* START SOURCE *

Reigning THSRA Queen Summer Weldon, an 18-year-old from Martin, Tenn., will be reporting from the competition, showing you the action, excitement, and fun. Summer has been competing in barrel racing, pole bending, and ribbon roping since she was ten, so she will be uniquely qualified to give you the inside look as your behind-the-scenes reporter at the National Junior High Rodeo Finals. You’ll see updates from Summer as the excitement builds before the finals and during the competition, at www.visitwilsoncounty.com.

The National Junior High Finals Rodeo consists of seven days of rodeo competition with more than 1,000 young people from sixth, seventh, and eighth grades vying for college scholarships. The event is expected to provide a large economic boost to Wilson County and surrounding areas, with about 50,000 attendees and nearly $10 million dollars in economic impact.

* END SOURCE *

• ACTIONS TO TAKE:
A. Can you copy the rodeo text from "Reigning THSRA Queen" up to and including "competition, at www.visitwilsoncounty.com."?
B. Answer these from the rodeo text:
(i) How old is Summer Weldon?
(ii) How many days of rodeo competition make up the National Junior High Finals Rodeo?
(iii) About how many attendees is the event expected to draw?
Base your replies on the rodeo text only.

* START EXCERPTED DATA *

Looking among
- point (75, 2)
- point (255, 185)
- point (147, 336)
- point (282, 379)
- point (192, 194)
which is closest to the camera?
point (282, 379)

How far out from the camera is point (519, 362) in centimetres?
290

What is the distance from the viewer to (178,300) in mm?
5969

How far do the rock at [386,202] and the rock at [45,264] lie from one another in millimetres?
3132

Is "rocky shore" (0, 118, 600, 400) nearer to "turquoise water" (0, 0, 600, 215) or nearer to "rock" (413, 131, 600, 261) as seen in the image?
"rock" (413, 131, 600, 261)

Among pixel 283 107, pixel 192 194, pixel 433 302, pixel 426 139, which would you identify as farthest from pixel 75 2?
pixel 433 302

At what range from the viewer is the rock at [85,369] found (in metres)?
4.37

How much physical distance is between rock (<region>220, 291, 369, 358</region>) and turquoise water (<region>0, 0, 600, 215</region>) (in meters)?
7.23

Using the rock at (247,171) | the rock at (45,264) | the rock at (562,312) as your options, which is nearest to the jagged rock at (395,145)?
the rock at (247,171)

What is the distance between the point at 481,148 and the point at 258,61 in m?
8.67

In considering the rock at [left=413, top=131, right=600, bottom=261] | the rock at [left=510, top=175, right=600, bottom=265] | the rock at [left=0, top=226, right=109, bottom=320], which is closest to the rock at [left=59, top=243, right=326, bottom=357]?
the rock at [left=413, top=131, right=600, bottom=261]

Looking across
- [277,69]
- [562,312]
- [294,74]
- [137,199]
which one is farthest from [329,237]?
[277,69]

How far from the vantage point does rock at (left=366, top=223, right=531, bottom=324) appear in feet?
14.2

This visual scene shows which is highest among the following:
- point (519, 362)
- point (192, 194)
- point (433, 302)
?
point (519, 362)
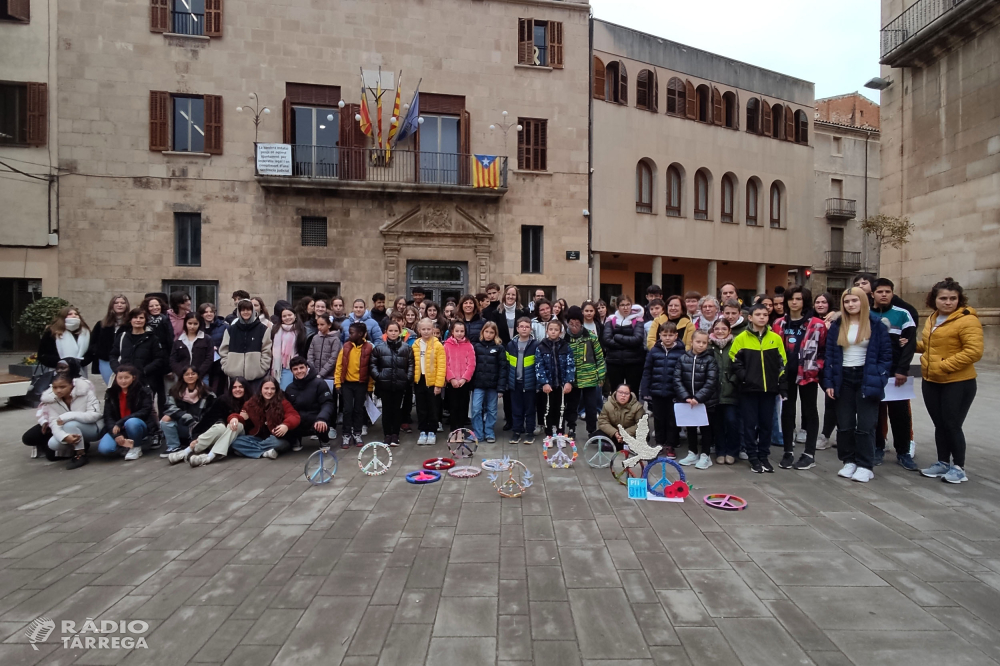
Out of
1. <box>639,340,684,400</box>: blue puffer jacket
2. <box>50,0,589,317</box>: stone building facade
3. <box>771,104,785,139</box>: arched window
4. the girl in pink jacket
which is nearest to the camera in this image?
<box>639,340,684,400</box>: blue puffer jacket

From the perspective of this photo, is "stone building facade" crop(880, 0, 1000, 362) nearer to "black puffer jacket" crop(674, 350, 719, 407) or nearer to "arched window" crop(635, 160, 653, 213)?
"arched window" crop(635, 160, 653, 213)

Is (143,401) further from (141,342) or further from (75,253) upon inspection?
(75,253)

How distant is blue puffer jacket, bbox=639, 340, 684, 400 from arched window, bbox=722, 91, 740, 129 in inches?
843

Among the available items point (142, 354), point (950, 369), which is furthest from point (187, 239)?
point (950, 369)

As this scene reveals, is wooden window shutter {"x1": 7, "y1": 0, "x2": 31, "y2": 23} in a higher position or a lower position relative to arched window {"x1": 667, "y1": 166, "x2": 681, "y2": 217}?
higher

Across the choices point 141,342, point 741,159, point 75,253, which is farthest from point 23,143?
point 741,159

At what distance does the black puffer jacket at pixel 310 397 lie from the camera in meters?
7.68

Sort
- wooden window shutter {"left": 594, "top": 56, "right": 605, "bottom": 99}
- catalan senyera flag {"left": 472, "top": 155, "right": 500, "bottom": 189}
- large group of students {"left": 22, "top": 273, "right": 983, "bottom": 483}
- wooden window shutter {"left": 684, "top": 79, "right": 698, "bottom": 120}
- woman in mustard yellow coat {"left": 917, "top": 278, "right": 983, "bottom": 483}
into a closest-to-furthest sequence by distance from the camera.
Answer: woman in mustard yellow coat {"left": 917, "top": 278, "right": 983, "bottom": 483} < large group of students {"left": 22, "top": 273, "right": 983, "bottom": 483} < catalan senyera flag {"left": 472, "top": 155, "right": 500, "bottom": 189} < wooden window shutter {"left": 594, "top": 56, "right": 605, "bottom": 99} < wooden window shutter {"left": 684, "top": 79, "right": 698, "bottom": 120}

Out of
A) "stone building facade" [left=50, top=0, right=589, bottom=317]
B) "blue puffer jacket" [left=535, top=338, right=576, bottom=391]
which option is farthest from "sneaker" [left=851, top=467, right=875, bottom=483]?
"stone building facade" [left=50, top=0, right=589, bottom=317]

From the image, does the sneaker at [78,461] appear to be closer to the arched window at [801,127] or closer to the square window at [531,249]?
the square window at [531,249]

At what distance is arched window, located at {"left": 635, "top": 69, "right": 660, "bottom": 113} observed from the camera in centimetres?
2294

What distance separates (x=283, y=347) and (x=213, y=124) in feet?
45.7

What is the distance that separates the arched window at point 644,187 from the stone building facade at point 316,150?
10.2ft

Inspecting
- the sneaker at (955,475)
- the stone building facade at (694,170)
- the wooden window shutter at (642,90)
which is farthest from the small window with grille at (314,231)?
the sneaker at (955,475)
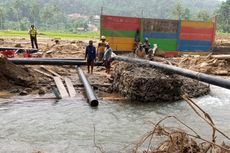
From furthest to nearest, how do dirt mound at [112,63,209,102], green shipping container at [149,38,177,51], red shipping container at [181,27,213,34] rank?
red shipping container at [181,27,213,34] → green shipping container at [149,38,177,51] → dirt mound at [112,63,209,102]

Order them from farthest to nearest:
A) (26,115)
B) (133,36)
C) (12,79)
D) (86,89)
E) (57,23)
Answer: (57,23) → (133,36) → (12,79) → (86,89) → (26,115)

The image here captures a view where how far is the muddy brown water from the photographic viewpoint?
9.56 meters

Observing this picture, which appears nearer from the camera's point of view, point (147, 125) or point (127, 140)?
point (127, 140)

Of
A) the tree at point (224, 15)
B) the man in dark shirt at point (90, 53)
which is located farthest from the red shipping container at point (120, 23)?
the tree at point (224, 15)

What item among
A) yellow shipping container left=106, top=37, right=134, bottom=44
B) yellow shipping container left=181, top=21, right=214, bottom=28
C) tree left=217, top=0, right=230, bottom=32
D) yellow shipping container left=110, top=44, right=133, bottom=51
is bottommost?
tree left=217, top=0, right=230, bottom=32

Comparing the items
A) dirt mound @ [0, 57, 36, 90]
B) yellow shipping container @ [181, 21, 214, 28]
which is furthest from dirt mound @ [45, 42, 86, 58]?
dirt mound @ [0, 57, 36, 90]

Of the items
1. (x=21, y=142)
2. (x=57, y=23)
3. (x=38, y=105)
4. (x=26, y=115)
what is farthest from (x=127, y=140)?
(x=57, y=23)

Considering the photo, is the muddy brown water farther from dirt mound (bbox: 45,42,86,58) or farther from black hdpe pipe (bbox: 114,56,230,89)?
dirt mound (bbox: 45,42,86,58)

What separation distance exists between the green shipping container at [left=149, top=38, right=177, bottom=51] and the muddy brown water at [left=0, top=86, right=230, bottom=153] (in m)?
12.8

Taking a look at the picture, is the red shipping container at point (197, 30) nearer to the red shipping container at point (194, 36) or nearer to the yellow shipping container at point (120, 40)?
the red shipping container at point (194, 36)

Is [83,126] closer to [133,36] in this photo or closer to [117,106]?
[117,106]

* END EXCERPTED DATA *

• EXPECTED ANSWERS:
A.
Reigning THSRA Queen Summer Weldon, an 18-year-old from Martin, Tenn., will be reporting from the competition, showing you the action, excitement, and fun. Summer has been competing in barrel racing, pole bending, and ribbon roping since she was ten, so she will be uniquely qualified to give you the inside look as your behind-the-scenes reporter at the National Junior High Rodeo Finals. You’ll see updates from Summer as the excitement builds before the finals and during the competition, at www.visitwilsoncounty.com.

B.
(i) 18 years old
(ii) Seven days
(iii) About 50,000